1. To be a Bahá’i means simply to love all the world; to love humanity and try to serve it, to work for universal peace and universal brotherhood.
‘Abdu’l-Bahá
2. Be anxiously concerned with the needs of the age ye live in.
Bahá’u’lláh
3. Let deeds, not words, be your adorning.
‘Abdu’l-Bahá
4. Dedicate the precious days of your lives to the betterment of the world.
‘Abdu’l-Bahá
5. Turn all your thoughts toward bringing joy to the hearts.
‘Abdu’l-Bahá
6. The more we search for ourselves, the less likely we are to find ourselves; and the more we search for God, and to serve our fellowmen, the more profoundly we will become acquainted with ourselves, and the more inwardly assured. This is one of the great spiritual laws of life.
Shoghi Effendi
Day 3: Oneness
Meet in pairs based on who shares the same favorite quote by ‘Abdu’l-Bahá on oneness. Tell why it speaks to you. Let your story emerge.
1. Ye are drops of one ocean and waves of one sea.
2. One must see in every human being only that which is worthy of praise.
3. If you wish to give admonition or advice, let it be offered in such a way that it will not burden the hearer.
4.This small world is not worthy of division.
5. Replace a thought of hate with a thought of love. A thought of hatred must be destroyed by a more powerful thought of love.
6. ...Be as one soul in many bodies.
Day 4: Love
Meet in pairs based on who shares the same favorite quote about love, below, by ‘Abdu’l-Bahá. Tell why it speaks to you. Let your own story emerge.
1. Until love takes possession of your heart, no other divine bounty can be revealed in it.
2. You must have infinite love for each other, each preferring the other before himself.
3. Show forth tenderness and love to every human being.
4. O God, my God ... Make my heart overflow with love for Thy creatures, that I may become a sign of Thy mercy, a token of Thy grace, a promoter of concord, forgetful of self and ever mindful of what is Thine.
Day 5: Justice
Meet in pairs based on who shares the same favorite quote about justice. Tell why it speaks to you.

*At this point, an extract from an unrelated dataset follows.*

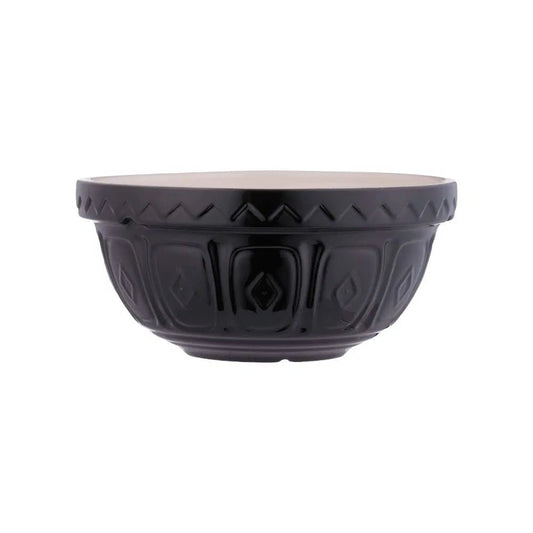 Mason Cash Color Mix Mixing Bowl - 2.15 Qt/2 L - Black 5010853292656 Ceramic Tableware CDA Gourmet Black Color Mix 1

Let your own story emerge.
1. The well-being of mankind, its peace and security, are unattainable unless and until its unity is firmly established.
Baha’u’lláh
2. Religious, patriotic, racial prejudices must disappear, for they are the destroyers of society.
‘Abdu’l-Bahá
3. The purpose of justice is the appearance of unity among men.
Baha’u’lláh
4. We ask God to endow human souls with justice so that they may be fair and may strive to provide for the comfort of all, that each member of humanity may pass his life in the utmost comfort and welfare...
.... We must all strive and concentrate all our thoughts in order that such happiness may accrue to the world of humanity.
‘Abdu’l-Bahá
Student volunteers may offer to publicly share a story on the program on the last day.
(If more volunteers emerge than performance time allows, some may want to tell their story in the living history museum.)
Music to Match our Stories
Play the songs Honor and Move Those Mountains, performed by African American Baha’is Eric Dozier and Kristin Barnes. Discuss the relevance of the songs to the stories. Use one or both in a singalong.
[If desired, create a simple percussion section for Honor with overturned paint buckets and with shakers made of bags of uncooked beans.]
Songs, lyrics, and links appear in the appendix.